When it comes to church, we’ve all heard the same clichés … Don’t go to church, be the church … I don’t mind God; it’s his fan club I can’t stand … You don’t have to go to church to worship God … I’m spiritual, but not religious … The church is full of hypocrites … Sitting in a garage doesn’t make you a car, and going to church doesn’t make you a Christian …

I get it; people are down on the idea of going to church. Studies and surveys bear this out with striking consistency. If you track church attendance generationally, you’ll find that younger generations attend church less than older generations.

Additionally, if you track religious affiliation, you’ll find that younger generations are far more likely to identify as “none” as opposed to Baptist, Catholic, etc. Even among those who do attend church, you clearly see declining patterns of “regular” attendance. Once upon a time, regular meant attending 3 out of 4 Sundays. Now, most pastors are thrilled if their folks attend 2 out of 4 Sundays. All this adds up to an undeniable reality. Fewer people are attending church on a regular basis. People are down on the idea of going to church.

Perhaps the often used clichés above are popular because they soothe our conscience as we attend church less than previous generations.
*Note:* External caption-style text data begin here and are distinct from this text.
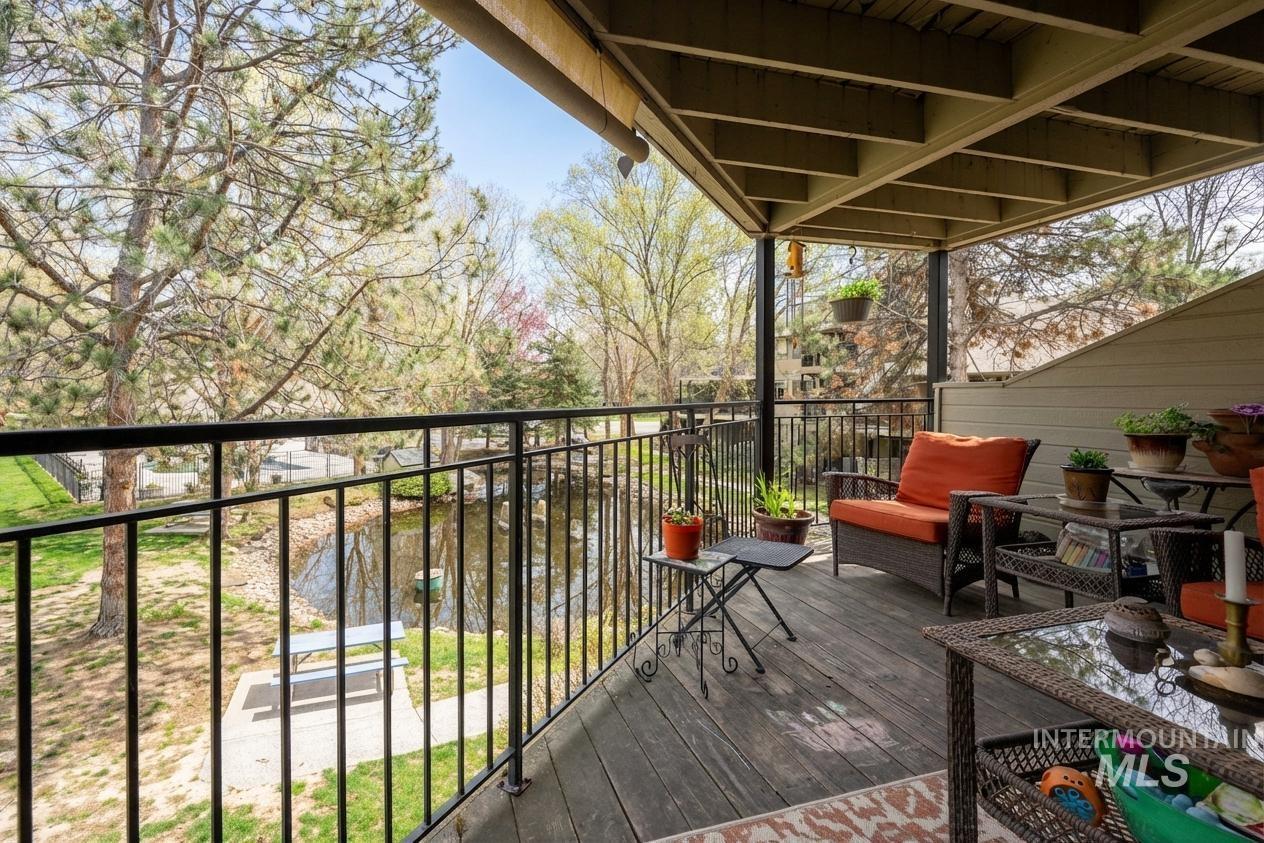 Balcony with outdoor seating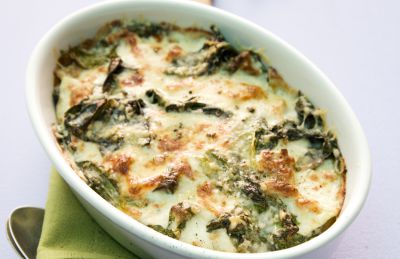 Pastel de espinacas y tallarines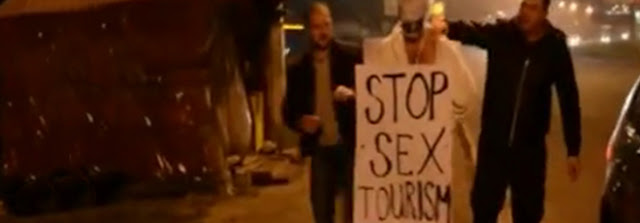 Επίθεση Ουκρανών ακτιβιστών σε Τούρκο σεξοτουρίστα!!!! (Βίντεο) - Φωτογραφία 1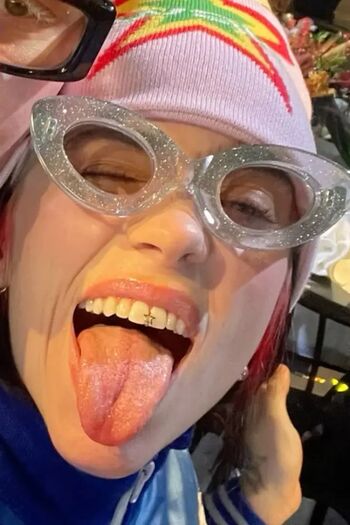 Billie eilish  page leaked private photo uncensored HD quality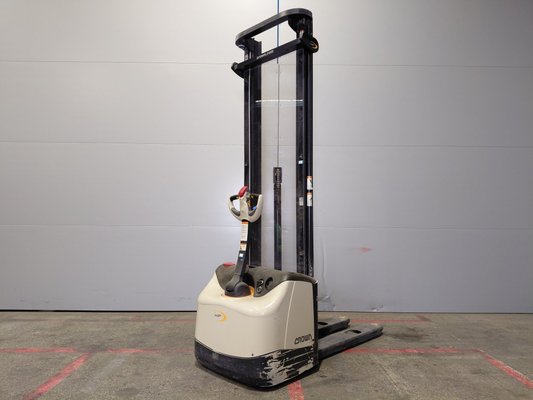 Pedestrian pallet stacker Crown WF3000 1.2 - 1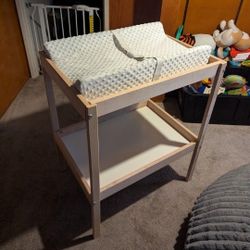Baby Changing Table w/washable pad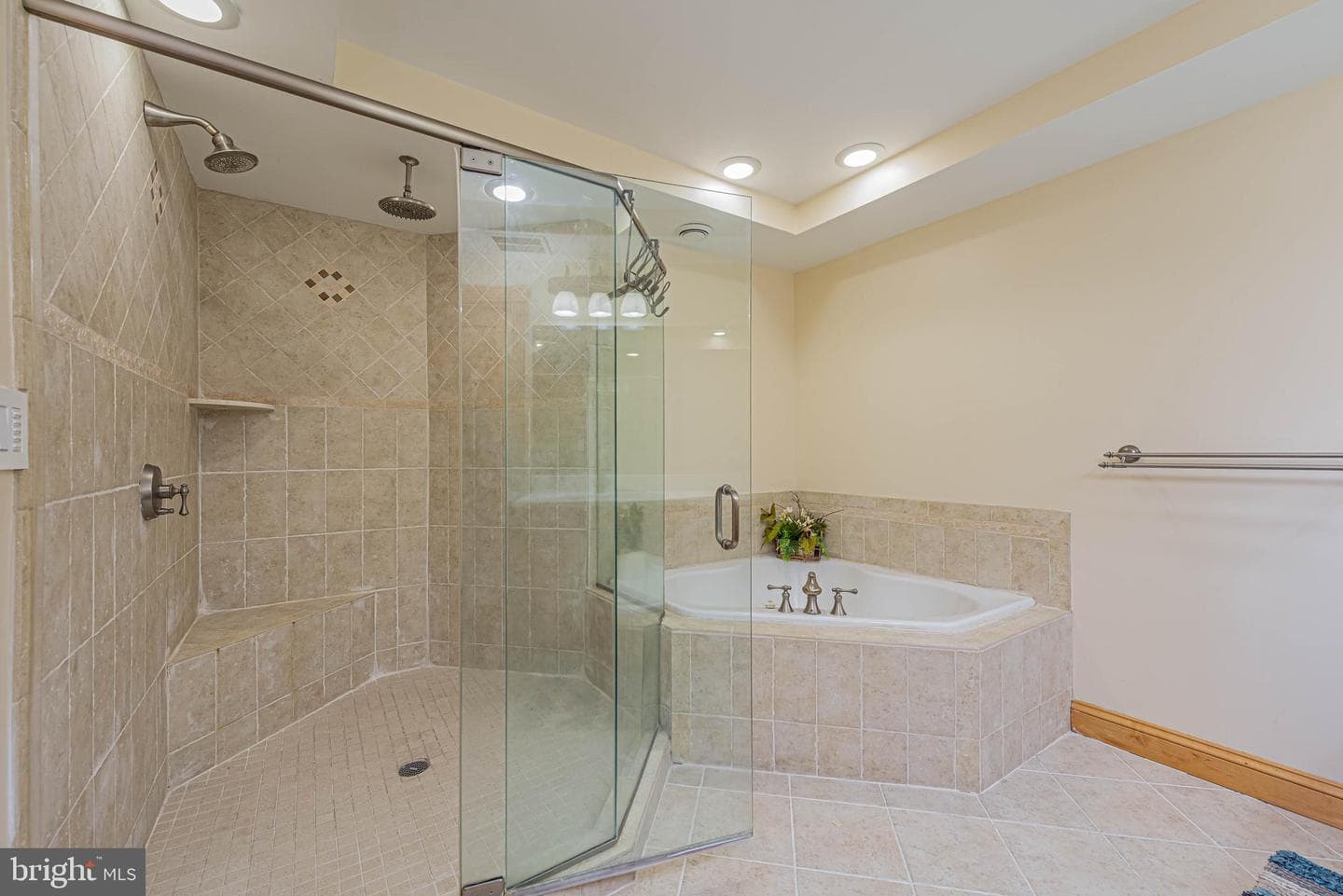 6301 Atlantic Avenue #403 photo 32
Perhaps the same clichés are a needed corrective for unbiblical ideas about church that prevailed in previous generations. Either way, I’m still “all in” for church attendance, and I think you should be, too. Here are six reasons I think you should still “go” to church on a regular basis.

  1. God built rhythm into our lives. It really doesn’t matter where you fall on the issue of Sabbath vs. Lord’s Day. The Bible is clear that from the very beginning God built rhythm into our lives. We are made to work and rest, and that rest includes worshiping God as Creator and Savior (Genesis 2:1-3, Exodus 20:1-21).
  2. Jesus planned to build a church. On the heels of Peter confessing Jesus as the long hoped for Messiah, Jesus made a remarkable promise to the disciples. Jesus promised to build his church. Since Jesus thought the church was worth building, we ought to see the value of being part of the church (Matthew 16:13-20).
  3. The book of Acts centered on the church. In the book of Acts, those who are saved are added to the number of disciples (Acts 2:41). These believers meet together for worship and fellowship (Acts 2:42-47, 4:32-37). These churches even engage in spontaneous and strategic missions endeavors (Acts 8:4, 13:1-3).
  4. The New Testament is filled with “one another” passages. These verses cover a range of issues including living at peace with one another, not grumbling against each other, accepting each other, being patient with each other and forgiving each other. It’s hard to imagine a long-ranger Christian obeying these commands.
  5. The book of 1 John connects church to assurance. 1 John was written to those, “who believe in the name of the Son of God that you may know that you have eternal life.” This book connects loving other believers to assurance of salvation (1 John 3:14-24). This love is played out in local church participation.
  6. The book of Revelation describes “church” in heaven. While Americans tend to think of heaven in individualistic ways, the book of Revelation consistently describes God and an assembly of redeemed people. Even in heaven, these people gather together to worship God as Creator and Savior (Revelation 4-5).

I know our relationship with God has to extend beyond the walls of a sanctuary. I know God’s people can be abrasive and hypocritical. I know the ritual of religion can keep people far from God even when they’re at church. I know sitting in a pew doesn’t magically change your relationship with God. However, I also know you need to go to church.